Your goal
Write the next part of the forum thread about filing HST, starting right after its last sentence.

Start of Text under study

# Confusion with HST Filing



## monte88 (Mar 13, 2018)

This may be a stupid question, but any help is appreciated. On our Annual Tax Summary, we have HST collected. I called the CRA asked about the HST, was told that collected is what you put minus the expenses incurred. Makes sense thus far, my confusion lies herein: Line 101 is defined by the CRA as such, I quote: _enter the total amount of revenue from supplies of goods and services, including zero-rated supplies and other revenue OR _another definition says, _Enter the total amount of revenue from taxable supplies of property and services including the GST/HST_. (Also, this line doesn't include my employment income? That's something I need to confirm)

Nevertheless, here is my issue, HST became obligatory following July 1st, 2017. Meaning the tax I have collected is the summation from therein until December. So, do I just put my total? I mean the HST collected doesn't necessarily have to be that total(x)13%?

End of Text under study
Start of Raw data

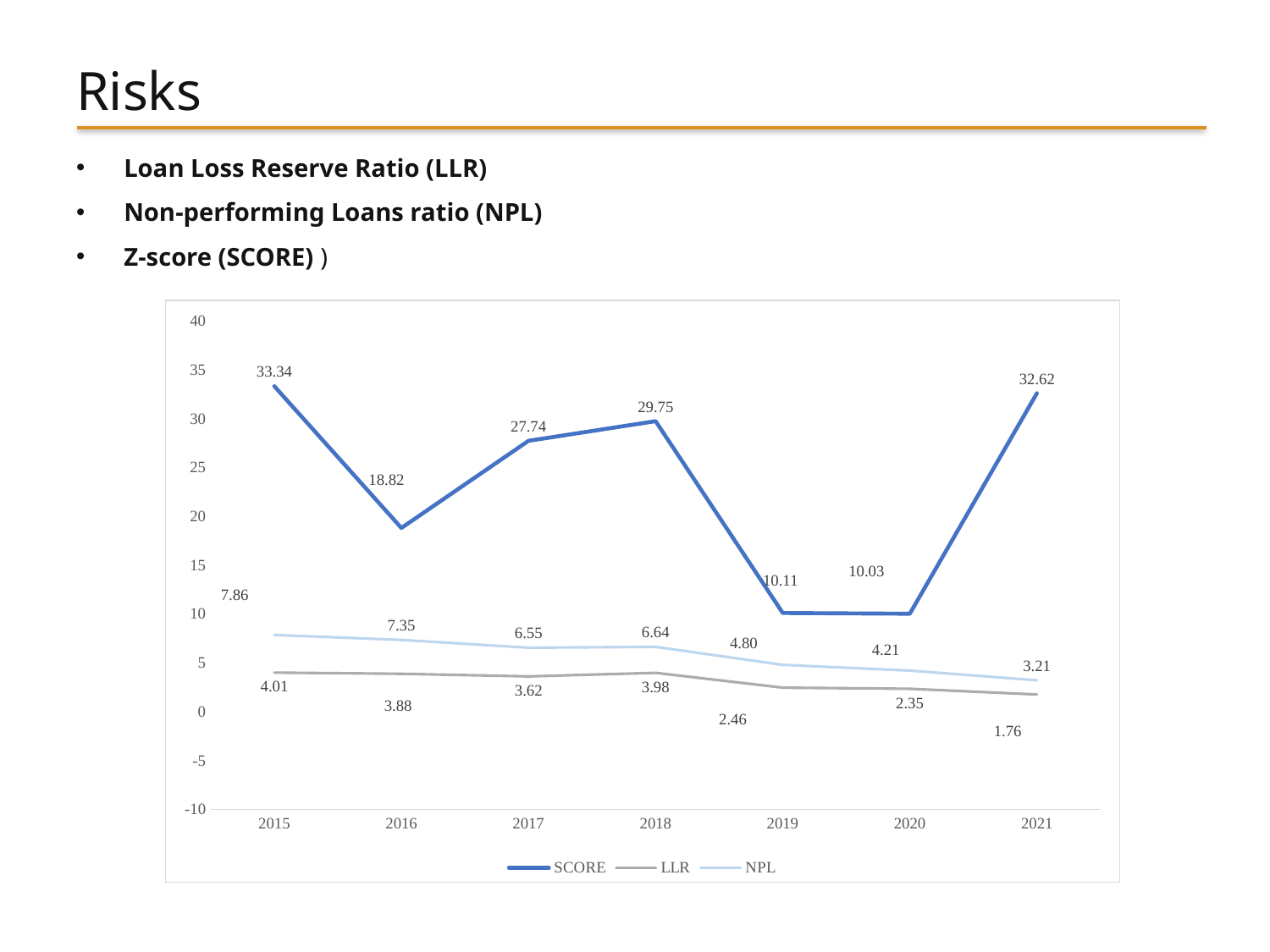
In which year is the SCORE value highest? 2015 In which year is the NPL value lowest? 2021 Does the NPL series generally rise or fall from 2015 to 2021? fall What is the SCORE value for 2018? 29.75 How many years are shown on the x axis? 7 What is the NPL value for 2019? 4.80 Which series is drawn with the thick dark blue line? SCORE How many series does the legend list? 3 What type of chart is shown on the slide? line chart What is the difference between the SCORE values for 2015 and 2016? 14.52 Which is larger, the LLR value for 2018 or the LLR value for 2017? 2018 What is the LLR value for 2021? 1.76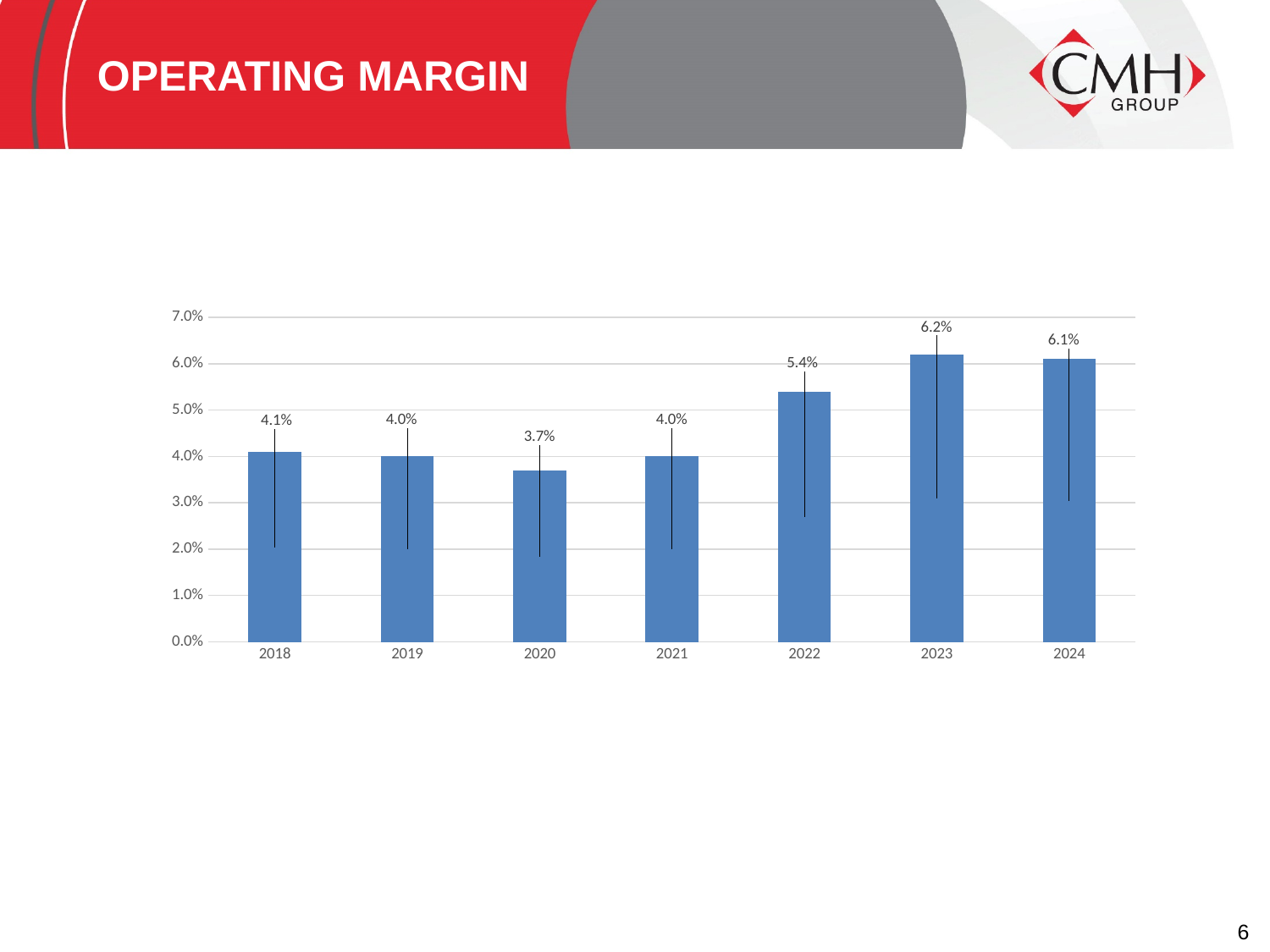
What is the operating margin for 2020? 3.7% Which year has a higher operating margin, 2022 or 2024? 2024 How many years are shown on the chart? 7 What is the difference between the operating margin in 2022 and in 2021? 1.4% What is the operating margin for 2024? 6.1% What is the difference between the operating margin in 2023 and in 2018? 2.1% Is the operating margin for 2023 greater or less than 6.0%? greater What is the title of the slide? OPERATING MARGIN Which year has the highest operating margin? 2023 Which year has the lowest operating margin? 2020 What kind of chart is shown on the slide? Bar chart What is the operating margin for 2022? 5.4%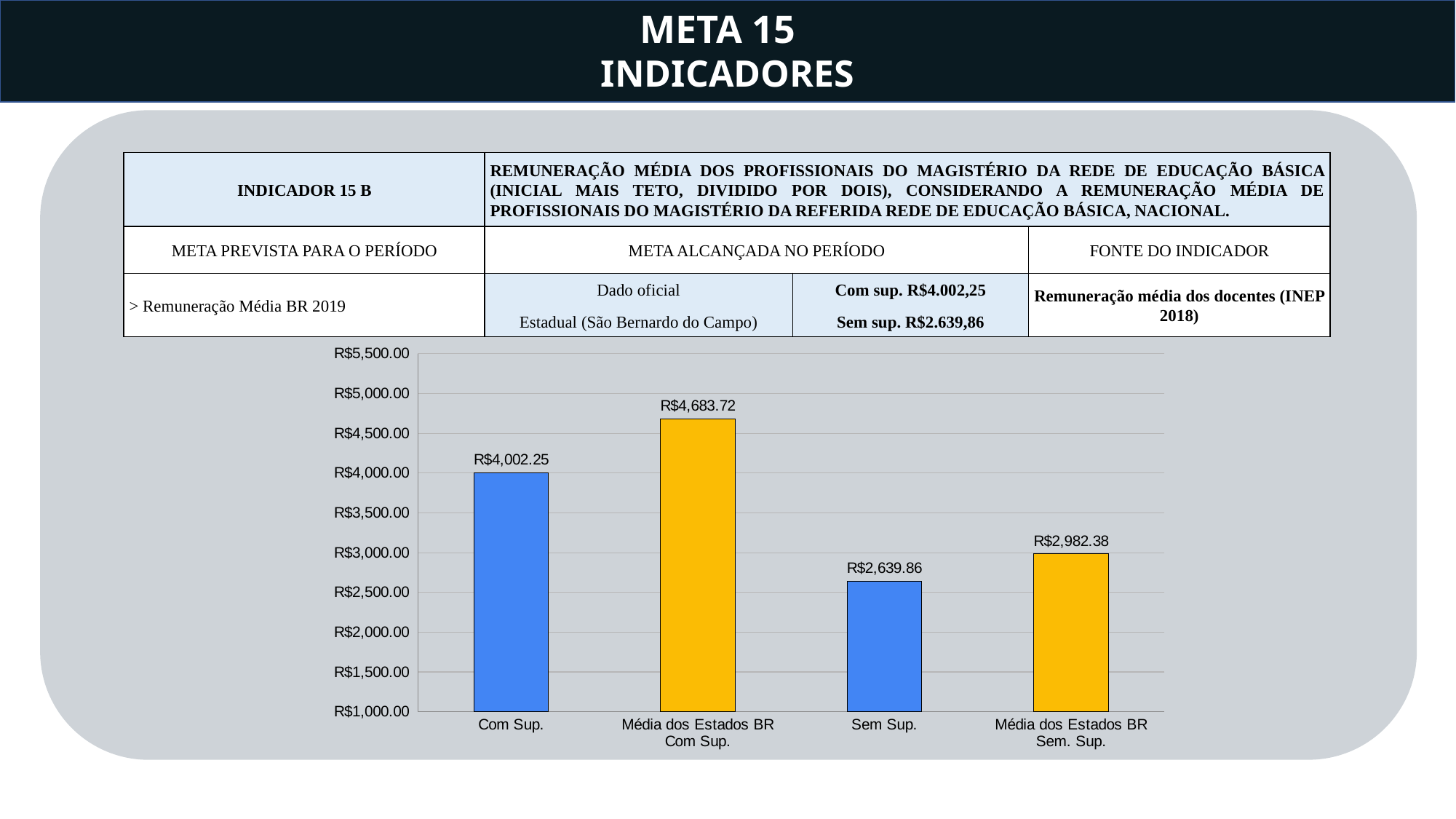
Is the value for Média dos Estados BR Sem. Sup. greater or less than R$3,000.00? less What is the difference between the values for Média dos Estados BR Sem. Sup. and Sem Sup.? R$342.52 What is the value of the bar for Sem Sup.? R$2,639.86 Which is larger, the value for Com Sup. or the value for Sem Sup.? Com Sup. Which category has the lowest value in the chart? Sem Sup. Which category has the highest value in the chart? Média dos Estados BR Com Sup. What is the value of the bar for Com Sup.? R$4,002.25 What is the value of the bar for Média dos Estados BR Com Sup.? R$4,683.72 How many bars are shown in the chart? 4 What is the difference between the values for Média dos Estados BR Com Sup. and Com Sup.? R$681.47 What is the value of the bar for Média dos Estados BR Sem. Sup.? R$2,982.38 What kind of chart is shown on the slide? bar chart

End of Raw data

Answer space
From what I have read online, it is the total, I want confirmation. I will also try to call the CRA just to be sure just want to hear your experiences and/or opinions on the matter.

Regards.


----------



## surlywynch (Jun 22, 2017)

You might have better luck posting this on one of the Canadian local forums? Most folks here are asking and answering US based tax questions.


----------



## monte88 (Mar 13, 2018)

surlywynch said:


> You might have better luck posting this on one of the Canadian local forums? Most folks here are asking and answering US based tax questions.


Ah thanks. I'll try to look for a Canadian forum. I assumed this forum grouped us all together so I thought I ask, thanks!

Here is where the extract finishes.